* Excerpt provided *

-- BEGIN --

Energy-Weighted Flow Matching for Offline Reinforcement Learning

Thank you for your feedback. Here we address your questions.

Q1. What’s the advantage of the proposed method compared with SRPO and SfBC?

A1. The advantage of our proposed method over SRPO and SfBC lies in its formulation as an energy-guided generative model that samples from the distribution $q(x) \propto p(x) \exp(-\beta E(x))$. In contrast:

• SRPO uses the diffusion model primarily as a regularization mechanism for policy optimization, focusing on maximizing the $Q$ function (which acts as the energy function in this context).
• SfBC employs the diffusion model as a data augmentation tool during the planning phase.

Both SRPO and SfBC are limited in that they cannot be extended to more general settings where both maximizing the $Q$ function and aligning with the data distribution are equally important. Our method, however, effectively balances these two objectives, making it suitable for a wider range of generative tasks.

Q2. Can this method be extended to more general tasks?

A2. We appreciate your insights on the potential extensions of our algorithm beyond RL. In response, we conducted experiments on image synthesis and molecular generation, following established benchmarks (DDPM [1], EDM[2]). We have included results in Appendix F.3 and F.4. These results indicate that energy-weighted diffusion can be readily applied to guide complex generative tasks, where standard RL algorithms may not be effective.

-- END --

* Provided material *
-- BEGIN --

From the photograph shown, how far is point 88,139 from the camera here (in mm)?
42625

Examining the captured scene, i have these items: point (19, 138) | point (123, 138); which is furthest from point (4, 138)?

-- END --

* Directions for this task *
List every acronym that appears in the text on energy-weighted flow matching.

* Reply *
SRPO, SfBC, RL, DDPM, EDM